◆ What is being asked: All records below must be retyped exactly.

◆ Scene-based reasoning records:
==*==

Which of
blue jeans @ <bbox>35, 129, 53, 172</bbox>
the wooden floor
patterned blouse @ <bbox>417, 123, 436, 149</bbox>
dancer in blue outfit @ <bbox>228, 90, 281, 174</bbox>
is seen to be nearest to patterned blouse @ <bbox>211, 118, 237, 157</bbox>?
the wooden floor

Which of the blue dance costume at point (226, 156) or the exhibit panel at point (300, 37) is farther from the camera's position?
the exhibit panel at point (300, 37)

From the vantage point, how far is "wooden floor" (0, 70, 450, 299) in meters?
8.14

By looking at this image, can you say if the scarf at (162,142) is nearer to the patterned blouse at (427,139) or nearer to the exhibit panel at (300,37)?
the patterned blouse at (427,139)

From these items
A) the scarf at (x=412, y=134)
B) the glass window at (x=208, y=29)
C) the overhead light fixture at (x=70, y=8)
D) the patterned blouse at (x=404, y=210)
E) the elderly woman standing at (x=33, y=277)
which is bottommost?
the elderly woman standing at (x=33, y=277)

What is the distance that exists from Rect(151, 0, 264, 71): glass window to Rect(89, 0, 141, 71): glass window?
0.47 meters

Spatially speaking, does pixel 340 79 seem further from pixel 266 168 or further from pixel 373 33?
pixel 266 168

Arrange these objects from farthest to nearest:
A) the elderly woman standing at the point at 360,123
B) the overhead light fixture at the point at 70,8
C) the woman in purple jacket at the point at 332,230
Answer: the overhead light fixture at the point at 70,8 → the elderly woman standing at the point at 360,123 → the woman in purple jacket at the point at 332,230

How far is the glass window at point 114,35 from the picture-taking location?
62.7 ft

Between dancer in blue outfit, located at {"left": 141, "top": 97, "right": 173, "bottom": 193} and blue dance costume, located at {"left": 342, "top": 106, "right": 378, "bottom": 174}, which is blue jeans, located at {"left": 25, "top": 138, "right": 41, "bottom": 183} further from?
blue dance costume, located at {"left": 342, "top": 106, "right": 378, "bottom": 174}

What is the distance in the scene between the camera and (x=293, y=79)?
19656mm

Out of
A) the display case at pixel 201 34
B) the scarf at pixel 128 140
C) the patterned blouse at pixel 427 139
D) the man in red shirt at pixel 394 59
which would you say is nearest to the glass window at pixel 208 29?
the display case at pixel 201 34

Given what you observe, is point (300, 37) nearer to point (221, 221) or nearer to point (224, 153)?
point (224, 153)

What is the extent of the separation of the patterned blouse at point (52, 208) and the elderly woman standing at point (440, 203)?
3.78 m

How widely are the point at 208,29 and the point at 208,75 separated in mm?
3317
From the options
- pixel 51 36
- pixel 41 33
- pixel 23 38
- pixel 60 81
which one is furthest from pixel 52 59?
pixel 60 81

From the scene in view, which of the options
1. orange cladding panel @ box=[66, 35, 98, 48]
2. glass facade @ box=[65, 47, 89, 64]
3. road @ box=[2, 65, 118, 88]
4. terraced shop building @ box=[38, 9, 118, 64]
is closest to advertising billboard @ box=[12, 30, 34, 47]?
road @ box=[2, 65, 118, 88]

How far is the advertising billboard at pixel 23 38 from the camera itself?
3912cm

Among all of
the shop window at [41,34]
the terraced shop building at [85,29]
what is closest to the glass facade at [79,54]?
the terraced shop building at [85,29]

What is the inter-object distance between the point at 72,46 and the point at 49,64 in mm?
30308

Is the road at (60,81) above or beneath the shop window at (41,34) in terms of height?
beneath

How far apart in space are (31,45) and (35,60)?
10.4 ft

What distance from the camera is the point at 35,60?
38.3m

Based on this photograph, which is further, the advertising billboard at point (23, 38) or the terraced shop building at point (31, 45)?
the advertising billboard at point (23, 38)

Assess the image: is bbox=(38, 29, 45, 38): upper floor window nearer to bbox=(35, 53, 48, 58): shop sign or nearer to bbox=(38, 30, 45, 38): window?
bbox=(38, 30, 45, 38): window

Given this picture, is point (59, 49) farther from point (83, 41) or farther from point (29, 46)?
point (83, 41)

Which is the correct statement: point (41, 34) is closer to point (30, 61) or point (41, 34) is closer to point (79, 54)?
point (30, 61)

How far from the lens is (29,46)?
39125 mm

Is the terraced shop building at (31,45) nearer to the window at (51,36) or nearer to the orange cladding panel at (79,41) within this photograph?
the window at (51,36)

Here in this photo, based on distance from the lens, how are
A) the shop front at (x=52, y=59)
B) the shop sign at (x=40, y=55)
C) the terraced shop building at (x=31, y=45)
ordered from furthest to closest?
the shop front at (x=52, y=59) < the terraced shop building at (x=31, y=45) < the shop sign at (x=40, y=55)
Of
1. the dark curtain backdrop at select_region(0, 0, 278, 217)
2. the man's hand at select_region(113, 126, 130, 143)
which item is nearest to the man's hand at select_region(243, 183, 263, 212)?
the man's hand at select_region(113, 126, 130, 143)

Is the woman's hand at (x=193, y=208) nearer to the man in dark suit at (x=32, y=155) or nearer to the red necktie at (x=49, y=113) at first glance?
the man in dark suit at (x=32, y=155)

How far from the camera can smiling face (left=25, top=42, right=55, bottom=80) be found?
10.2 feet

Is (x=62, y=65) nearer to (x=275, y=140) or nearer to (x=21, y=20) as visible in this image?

==*==

◆ Worked solution:
Which of
blue jeans @ <bbox>35, 129, 53, 172</bbox>
the wooden floor
patterned blouse @ <bbox>417, 123, 436, 149</bbox>
dancer in blue outfit @ <bbox>228, 90, 281, 174</bbox>
is seen to be nearest to patterned blouse @ <bbox>211, 118, 237, 157</bbox>?
the wooden floor

Which of the blue dance costume at point (226, 156) or the exhibit panel at point (300, 37) is farther from the camera's position?
the exhibit panel at point (300, 37)

From the vantage point, how far is "wooden floor" (0, 70, 450, 299) in meters?
8.14

By looking at this image, can you say if the scarf at (162,142) is nearer to the patterned blouse at (427,139) or nearer to the exhibit panel at (300,37)?
the patterned blouse at (427,139)

From these items
A) the scarf at (x=412, y=134)
B) the glass window at (x=208, y=29)
C) the overhead light fixture at (x=70, y=8)
D) the patterned blouse at (x=404, y=210)
E) the elderly woman standing at (x=33, y=277)
which is bottommost?
the elderly woman standing at (x=33, y=277)

What is the distance that exists from Rect(151, 0, 264, 71): glass window to Rect(89, 0, 141, 71): glass window?
0.47 meters

Spatially speaking, does pixel 340 79 seem further from pixel 266 168 or further from pixel 373 33?
pixel 266 168

Arrange these objects from farthest to nearest:
A) the elderly woman standing at the point at 360,123
B) the overhead light fixture at the point at 70,8
C) the woman in purple jacket at the point at 332,230
Answer: the overhead light fixture at the point at 70,8 → the elderly woman standing at the point at 360,123 → the woman in purple jacket at the point at 332,230

How far is the glass window at point 114,35 from the picture-taking location?
62.7 ft

Between dancer in blue outfit, located at {"left": 141, "top": 97, "right": 173, "bottom": 193} and blue dance costume, located at {"left": 342, "top": 106, "right": 378, "bottom": 174}, which is blue jeans, located at {"left": 25, "top": 138, "right": 41, "bottom": 183} further from?
blue dance costume, located at {"left": 342, "top": 106, "right": 378, "bottom": 174}

What is the distance in the scene between the camera and (x=293, y=79)?
19656mm

Out of
A) the display case at pixel 201 34
B) the scarf at pixel 128 140
C) the patterned blouse at pixel 427 139
D) the man in red shirt at pixel 394 59
which would you say is nearest to the glass window at pixel 208 29?
the display case at pixel 201 34

Given what you observe, is point (300, 37) nearer to point (221, 221) or nearer to point (224, 153)?
point (224, 153)

What is the extent of the separation of the patterned blouse at point (52, 208) and the elderly woman standing at point (440, 203)?
3.78 m

How widely are the point at 208,29 and the point at 208,75 separated in mm?
3317
From the options
- pixel 51 36
- pixel 41 33
- pixel 23 38
- pixel 60 81
which one is furthest from pixel 52 59?
pixel 60 81

From the scene in view, which of the options
1. orange cladding panel @ box=[66, 35, 98, 48]
2. glass facade @ box=[65, 47, 89, 64]
3. road @ box=[2, 65, 118, 88]
4. terraced shop building @ box=[38, 9, 118, 64]
is closest to advertising billboard @ box=[12, 30, 34, 47]?
road @ box=[2, 65, 118, 88]

How far is the advertising billboard at pixel 23 38 from the camera itself?
3912cm

Among all of
the shop window at [41,34]
the terraced shop building at [85,29]
what is closest to the glass facade at [79,54]?
the terraced shop building at [85,29]

What is the inter-object distance between the point at 72,46 and the point at 49,64 in mm?
30308

Is the road at (60,81) above or beneath the shop window at (41,34) in terms of height?
beneath

How far apart in space are (31,45) and (35,60)?
10.4 ft

What distance from the camera is the point at 35,60?
38.3m

Based on this photograph, which is further, the advertising billboard at point (23, 38) or the terraced shop building at point (31, 45)?
the advertising billboard at point (23, 38)

Assess the image: is bbox=(38, 29, 45, 38): upper floor window nearer to bbox=(35, 53, 48, 58): shop sign or nearer to bbox=(38, 30, 45, 38): window?
bbox=(38, 30, 45, 38): window

Given this picture, is point (59, 49) farther from point (83, 41) or farther from point (29, 46)?
point (83, 41)

Which is the correct statement: point (41, 34) is closer to point (30, 61) or point (41, 34) is closer to point (79, 54)?
point (30, 61)

How far from the lens is (29,46)?
39125 mm

Is the terraced shop building at (31,45) nearer to the window at (51,36) or nearer to the orange cladding panel at (79,41) within this photograph?
the window at (51,36)

Here in this photo, based on distance from the lens, how are
A) the shop front at (x=52, y=59)
B) the shop sign at (x=40, y=55)
C) the terraced shop building at (x=31, y=45)
ordered from furthest to closest?
the shop front at (x=52, y=59) < the terraced shop building at (x=31, y=45) < the shop sign at (x=40, y=55)
Of
1. the dark curtain backdrop at select_region(0, 0, 278, 217)
2. the man's hand at select_region(113, 126, 130, 143)
which item is nearest to the man's hand at select_region(243, 183, 263, 212)?
the man's hand at select_region(113, 126, 130, 143)

Is the woman's hand at (x=193, y=208) nearer to the man in dark suit at (x=32, y=155) or nearer to the red necktie at (x=49, y=113) at first glance?
the man in dark suit at (x=32, y=155)

How far from the camera can smiling face (left=25, top=42, right=55, bottom=80) be found?
10.2 feet

Is (x=62, y=65) nearer to (x=275, y=140) or nearer to (x=21, y=20) as visible in this image?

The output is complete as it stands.